Acute adrenal crisis may occur as a result of stress in patients not given supplemental glucocorticoids and known to have chronic adrenal insufficiency. However, the most severe cases are due to adrenal hemorrhage or infarction. Such patients are usually already seriously ill as a result of thromboembolic disease, coagulopathy (including antiphospholipid antibody syndrome), traumatic shock, severe burns, or sepsis. The pathophysiology of adrenal damage is probably related to stress-induced increase in ACTH concentrations which increase adrenal blood flow to a degree that exceeds the capacity for venous drainage (1). Very ill patients with sudden deterioration should be screened for adrenal insufficiency. Almost all patients with acute adrenal insufficiency will have basal cortisol levels below 3 µg/dl (83 nmol/L) and a complete lack of response to ACTH stimulation. A similar clinical picture but without abdominal, flank, or back pain will be encountered in patients with pituitary apoplexy. Pituitary apoplexy occurs as a result of sudden necrosis of large pituitary tumors, most commonly in patients with acromegaly.

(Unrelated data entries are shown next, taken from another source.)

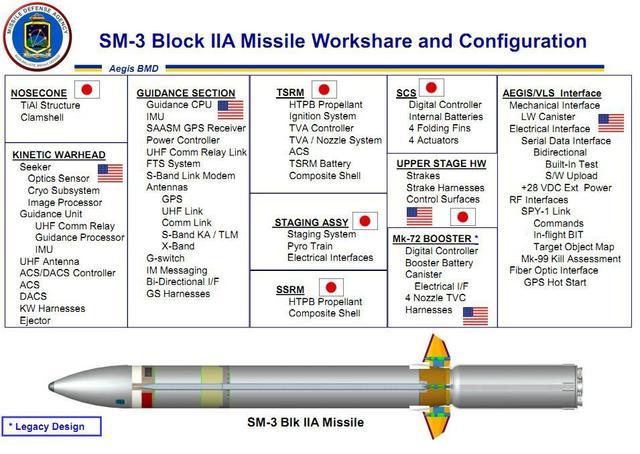 外媒:标准3导弹能防御东风26 还可打击低轨卫星
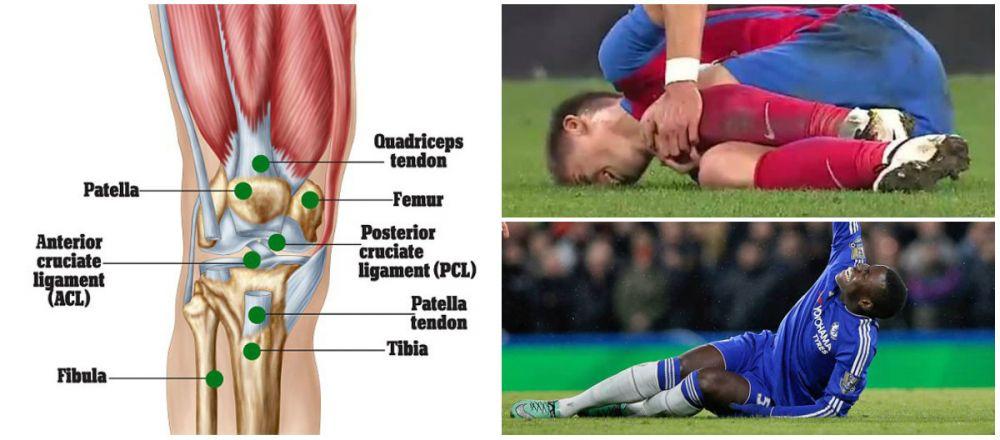 fotbalist la genunchi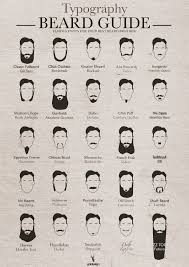 Chin Curtain Beard History by Beardology The Guide To No Shave November Her Campus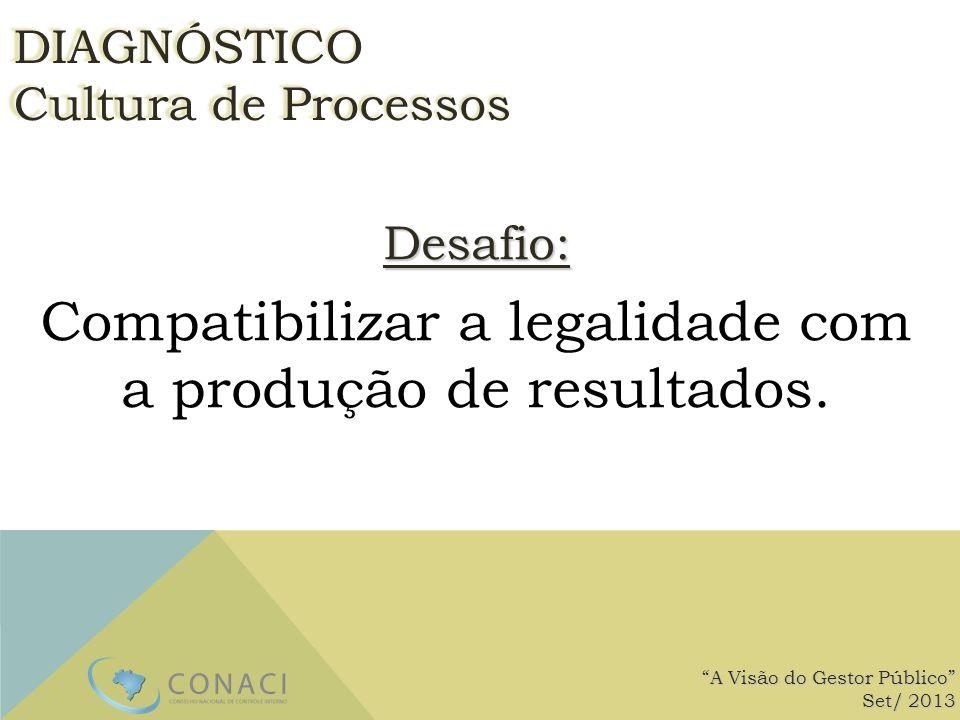 Desafio: Compatibilizar a legalidade com a produção de resultados. A Visão do Gestor Público Set/ 2013 DIAGNÓSTICO Cultura de Processos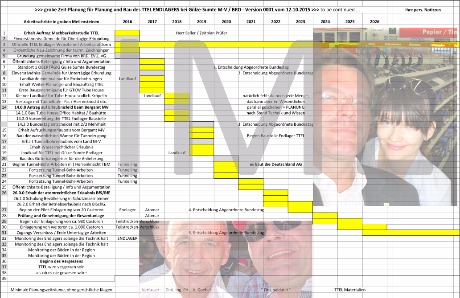 preview picture to time planning tables to 3 german nuclear waste repository plannings in saltrock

High parenteral doses of glucocorticoids and fluid resuscitation are the mainstay of therapy. Fluids are given as normal saline or as normal saline with 5% glucose in cases of hypoglycemia. Frequently 2 to 3 L of fluid in the first 2 h are required to maintain blood pressure (10). The most commonly given steroid is hydrocortisone, which in large doses provides not only glucocorticoid but also mineralocorticoid coverage. The typical starting dose is 300 to 400 mg per 24 h given either in divided doses every 6 h or as a continuous infusion. The potential disadvantage of this choice is the fact that diagnostic testing of adrenal function cannot be performed. However, this testing can be performed after the patient's condition has stabilized. An alternative, which does not interfere with measurement of cortisol and ACTH stimulation testing, is the administration of dexamethasone 4 to 6 mg every 12 h given intravenously or intramuscularly. Another option is to give one dose of dexamethasone (4 mg) followed by a rapid ACTH stimulation test and then switch to hydrocortisone as previously described. Both prednisone and cortisone should be avoided in hypotensive patients because they require hydroxylation to create the active compound, i.e., converting prednisone to prednisolone and cortisone to cortisol. In addition, these steroids are only available for oral administration and thus cannot be given if the preferred parenteral route is chosen (10). Mineralocorticoid replacement is not needed as long as the dose of cortisol exceeds 50 mg daily, which provides sufficient mineralocorticoid coverage. Even if dexamethasone is chosen for glucocorticoid replacement, a large amount of saline will usually eliminate the need for sodium conservation and will also have a kaliuretic effect.

"Relative" Adrenal Insufficiency in Critically Ill Patients

Stressful conditions, including pain, fever, and hypovolemia require an increase in ACTH and cortisol. After surgical procedures such as laparotomy, there is initial lack of diurnal variation and markedly increased concentrations of cortisol (9). Cortisol levels return to baseline within 24 to 48 h. During severe illness, serum cortisol levels tend to be even higher, and in one study, concentrations higher than 50 µg/dl were noted (11). Patients with ruptured aortic aneurysms had average cortisol concentrations of 27 µg/dl and similar values were found in other studies of critically ill or postoperative patients (12). Higher cortisol levels are associated with increased mortality. Among patients with ruptured abdominal aneurysm, nonsurvivors had an average cortisol concentration of 37 µg/dl as compared with 24 µg/dl in survivors (12). Shortly before death, concentrations are even higher and may reach 260 µg/dl (4).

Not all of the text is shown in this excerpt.